◆ **Passage provided**
********************

Mitochondrial transcription factor B2 overexpression increases M2 macrophage infiltration via cytosolic mitochondrial DNA-stimulated Interleukin-6 secretion in ovarian cancer

Mitochondrial transcription factor B2 (TFB2M) is a protein modulating both mitochondrial DNA (mtDNA) transcription and compacting. In this study, we explored the expression profile of TFB2M in ovarian cancer, its association with infiltration of tumor-associated macrophages (TAMs), and its influence on macrophage polarization. Serial sections of ovarian cancer tissue arrays were stained to detect TFB2M and CD163 expression. Epithelial ovarian cancer cell line OVISE and CAOV4 were used to assess the influence of TFB2M on IL-6 expression. THP-1 cells were utilized as an in vitro model for macrophage migration and polarization. Results showed that higher TFB2M expression is associated with poor survival in ovarian cancer patients. IHC staining confirmed a moderately positive correlation between TFB2M expression and the infiltration of CD163-positive cells in 68 primary ovarian cancer cases. TFB2M overexpression was associated with increased mtDNA outside the mitochondria and elevated IL-6 expression in ovarian cancer cells. When cytosolic mtDNA was selectively inhibited by DNase I, TFB2M-induced IL-6 upregulation was canceled. TFB2M overexpression could activate the nuclear factor kappa-B (NF-κB) signaling pathway via promoting nucleus entry of p65 and p-p65, which was abrogated by inhibiting cytosolic mtDNA, TLR9, or NF-κB signaling pathway. Conditioned medium from OIVSE cells with TFB2M overexpression could induce macrophage migration and M2 polarization. However, these inducing effects were abrogated by DNase I, TLR9 inhibitor, and anti-IL-6 R pretreatment. In conclusion, this study showed a novel role of TFB2M in the immunosuppressive tumor microenvironment. It promotes M2 macrophage infiltration via a cytosolic mtDNA/TLR9/NF-κB/IL-6 pathway in ovarian cancer.

********************

◆ **Collected data entries**
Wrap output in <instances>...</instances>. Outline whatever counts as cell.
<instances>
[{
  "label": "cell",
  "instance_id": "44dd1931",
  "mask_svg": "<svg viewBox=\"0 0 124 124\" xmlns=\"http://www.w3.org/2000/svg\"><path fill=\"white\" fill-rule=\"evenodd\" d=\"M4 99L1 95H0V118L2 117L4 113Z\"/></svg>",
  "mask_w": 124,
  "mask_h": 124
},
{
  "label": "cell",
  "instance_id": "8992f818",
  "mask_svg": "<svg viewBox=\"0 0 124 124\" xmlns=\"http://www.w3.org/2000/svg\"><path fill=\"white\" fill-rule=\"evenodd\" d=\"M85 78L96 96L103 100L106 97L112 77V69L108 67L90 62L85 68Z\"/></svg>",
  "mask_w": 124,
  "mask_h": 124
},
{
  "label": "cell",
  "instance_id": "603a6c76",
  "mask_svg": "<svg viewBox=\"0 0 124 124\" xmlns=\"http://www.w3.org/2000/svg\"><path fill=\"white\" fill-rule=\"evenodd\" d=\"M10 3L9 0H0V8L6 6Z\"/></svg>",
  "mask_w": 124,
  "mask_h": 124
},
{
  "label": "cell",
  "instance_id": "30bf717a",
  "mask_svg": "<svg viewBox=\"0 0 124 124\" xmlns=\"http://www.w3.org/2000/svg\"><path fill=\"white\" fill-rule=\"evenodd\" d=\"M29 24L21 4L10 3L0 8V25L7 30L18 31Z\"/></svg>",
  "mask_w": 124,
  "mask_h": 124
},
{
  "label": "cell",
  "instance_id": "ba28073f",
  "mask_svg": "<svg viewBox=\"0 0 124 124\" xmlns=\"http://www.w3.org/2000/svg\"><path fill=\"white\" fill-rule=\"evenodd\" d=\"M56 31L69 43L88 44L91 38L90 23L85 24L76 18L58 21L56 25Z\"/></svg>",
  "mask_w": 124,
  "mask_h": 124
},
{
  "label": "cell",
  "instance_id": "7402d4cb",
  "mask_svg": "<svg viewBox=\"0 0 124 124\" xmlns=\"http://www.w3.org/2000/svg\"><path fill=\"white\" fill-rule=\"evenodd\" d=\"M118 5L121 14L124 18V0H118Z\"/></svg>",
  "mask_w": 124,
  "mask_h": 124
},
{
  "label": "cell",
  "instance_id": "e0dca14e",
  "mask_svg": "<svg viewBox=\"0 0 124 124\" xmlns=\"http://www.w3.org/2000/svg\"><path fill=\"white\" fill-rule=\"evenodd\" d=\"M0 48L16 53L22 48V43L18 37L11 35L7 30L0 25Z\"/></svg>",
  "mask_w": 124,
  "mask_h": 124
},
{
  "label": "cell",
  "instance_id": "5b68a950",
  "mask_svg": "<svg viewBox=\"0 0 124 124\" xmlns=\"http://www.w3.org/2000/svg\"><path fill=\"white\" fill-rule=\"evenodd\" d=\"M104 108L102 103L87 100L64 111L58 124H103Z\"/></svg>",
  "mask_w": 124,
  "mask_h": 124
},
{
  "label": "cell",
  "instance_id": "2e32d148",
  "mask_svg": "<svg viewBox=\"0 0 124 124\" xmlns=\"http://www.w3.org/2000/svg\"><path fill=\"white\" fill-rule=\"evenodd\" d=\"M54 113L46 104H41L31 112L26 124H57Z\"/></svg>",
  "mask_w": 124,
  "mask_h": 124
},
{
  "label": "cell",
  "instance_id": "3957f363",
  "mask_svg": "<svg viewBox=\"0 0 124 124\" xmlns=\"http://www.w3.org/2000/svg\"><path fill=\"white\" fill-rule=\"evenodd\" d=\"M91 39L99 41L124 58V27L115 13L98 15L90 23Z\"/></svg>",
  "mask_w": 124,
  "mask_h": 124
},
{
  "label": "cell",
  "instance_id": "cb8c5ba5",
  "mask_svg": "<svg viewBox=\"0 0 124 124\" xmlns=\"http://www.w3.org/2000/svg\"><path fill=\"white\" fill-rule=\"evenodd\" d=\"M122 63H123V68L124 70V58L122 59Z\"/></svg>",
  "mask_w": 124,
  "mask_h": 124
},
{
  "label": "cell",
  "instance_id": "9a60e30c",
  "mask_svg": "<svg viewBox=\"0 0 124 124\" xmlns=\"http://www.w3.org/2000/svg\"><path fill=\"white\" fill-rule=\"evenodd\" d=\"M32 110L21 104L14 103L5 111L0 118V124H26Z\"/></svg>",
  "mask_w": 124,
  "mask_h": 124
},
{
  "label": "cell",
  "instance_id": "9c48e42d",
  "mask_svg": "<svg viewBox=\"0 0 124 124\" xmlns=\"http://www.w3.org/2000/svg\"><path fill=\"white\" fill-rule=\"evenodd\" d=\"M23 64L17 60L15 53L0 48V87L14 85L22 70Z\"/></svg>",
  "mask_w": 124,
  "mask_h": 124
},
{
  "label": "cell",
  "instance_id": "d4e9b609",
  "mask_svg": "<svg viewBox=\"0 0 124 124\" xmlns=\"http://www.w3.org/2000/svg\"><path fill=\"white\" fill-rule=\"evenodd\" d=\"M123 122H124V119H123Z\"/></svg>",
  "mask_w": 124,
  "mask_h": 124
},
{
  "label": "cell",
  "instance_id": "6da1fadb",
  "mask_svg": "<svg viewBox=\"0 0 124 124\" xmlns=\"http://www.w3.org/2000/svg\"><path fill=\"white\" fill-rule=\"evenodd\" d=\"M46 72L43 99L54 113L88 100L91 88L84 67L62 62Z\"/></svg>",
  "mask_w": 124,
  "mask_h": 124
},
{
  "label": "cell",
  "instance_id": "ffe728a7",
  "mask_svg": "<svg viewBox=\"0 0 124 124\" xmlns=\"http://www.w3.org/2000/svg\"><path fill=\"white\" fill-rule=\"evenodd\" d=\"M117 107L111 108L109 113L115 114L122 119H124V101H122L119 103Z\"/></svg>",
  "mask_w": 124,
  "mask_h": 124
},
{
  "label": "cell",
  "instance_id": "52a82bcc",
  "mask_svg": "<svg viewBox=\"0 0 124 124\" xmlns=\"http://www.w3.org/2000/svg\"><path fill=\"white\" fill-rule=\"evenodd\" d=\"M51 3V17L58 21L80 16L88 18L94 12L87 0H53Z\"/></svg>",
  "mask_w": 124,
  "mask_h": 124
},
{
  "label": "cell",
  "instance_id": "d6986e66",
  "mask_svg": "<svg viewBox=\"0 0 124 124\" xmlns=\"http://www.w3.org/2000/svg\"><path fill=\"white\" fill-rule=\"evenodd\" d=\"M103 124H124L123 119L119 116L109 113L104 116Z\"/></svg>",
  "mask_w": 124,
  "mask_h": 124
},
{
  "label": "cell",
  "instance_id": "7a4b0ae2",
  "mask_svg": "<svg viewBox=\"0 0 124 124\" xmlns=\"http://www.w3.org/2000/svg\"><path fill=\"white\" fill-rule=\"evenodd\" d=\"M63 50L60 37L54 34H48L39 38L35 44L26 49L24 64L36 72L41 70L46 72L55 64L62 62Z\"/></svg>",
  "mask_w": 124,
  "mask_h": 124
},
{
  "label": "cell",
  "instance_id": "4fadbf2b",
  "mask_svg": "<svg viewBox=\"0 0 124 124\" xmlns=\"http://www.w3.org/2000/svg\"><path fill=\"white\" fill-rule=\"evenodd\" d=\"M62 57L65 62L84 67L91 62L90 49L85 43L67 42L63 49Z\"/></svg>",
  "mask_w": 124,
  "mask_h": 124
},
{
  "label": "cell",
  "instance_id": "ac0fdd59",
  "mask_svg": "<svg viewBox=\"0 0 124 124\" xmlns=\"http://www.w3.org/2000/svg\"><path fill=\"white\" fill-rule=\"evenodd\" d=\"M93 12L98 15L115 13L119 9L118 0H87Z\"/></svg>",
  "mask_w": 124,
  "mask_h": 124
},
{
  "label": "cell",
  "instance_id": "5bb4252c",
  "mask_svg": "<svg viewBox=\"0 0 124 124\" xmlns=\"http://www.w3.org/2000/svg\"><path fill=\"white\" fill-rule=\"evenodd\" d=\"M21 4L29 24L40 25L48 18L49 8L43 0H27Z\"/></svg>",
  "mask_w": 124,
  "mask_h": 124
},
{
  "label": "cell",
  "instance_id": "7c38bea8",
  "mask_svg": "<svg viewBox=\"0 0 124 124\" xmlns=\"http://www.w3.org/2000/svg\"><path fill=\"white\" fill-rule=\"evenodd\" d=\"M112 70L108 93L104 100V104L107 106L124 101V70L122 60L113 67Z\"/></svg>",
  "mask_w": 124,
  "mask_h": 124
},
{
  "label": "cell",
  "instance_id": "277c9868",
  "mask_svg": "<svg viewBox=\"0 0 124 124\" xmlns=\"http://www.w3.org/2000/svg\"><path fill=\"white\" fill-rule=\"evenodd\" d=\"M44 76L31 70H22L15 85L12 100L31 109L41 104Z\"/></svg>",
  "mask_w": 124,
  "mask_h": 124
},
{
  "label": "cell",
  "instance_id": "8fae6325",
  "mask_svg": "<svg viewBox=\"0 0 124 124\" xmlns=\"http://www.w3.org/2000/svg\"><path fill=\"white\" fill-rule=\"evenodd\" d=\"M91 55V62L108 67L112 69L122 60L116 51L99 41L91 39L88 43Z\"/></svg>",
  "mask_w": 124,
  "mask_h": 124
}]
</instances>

********************

◆ **Problem details**
Decide whether each statement agrees with the abstract on TFB2M in ovarian cancer, answering yes or no and quoting the deciding words of the abstract: 1. Higher TFB2M expression is linked to better survival in ovarian cancer patients. 2. Inhibiting cytosolic mtDNA with DNase I canceled the IL-6 upregulation induced by TFB2M. 3. THP-1 cells served as the in vitro model for macrophage migration and polarization. The entries are not needed for this work.

◆ **Response**
1. No: "higher TFB2M expression is associated with poor survival in ovarian cancer patients"
2. Yes: "When cytosolic mtDNA was selectively inhibited by DNase I, TFB2M-induced IL-6 upregulation was canceled."
3. Yes: "THP-1 cells were utilized as an in vitro model for macrophage migration and polarization."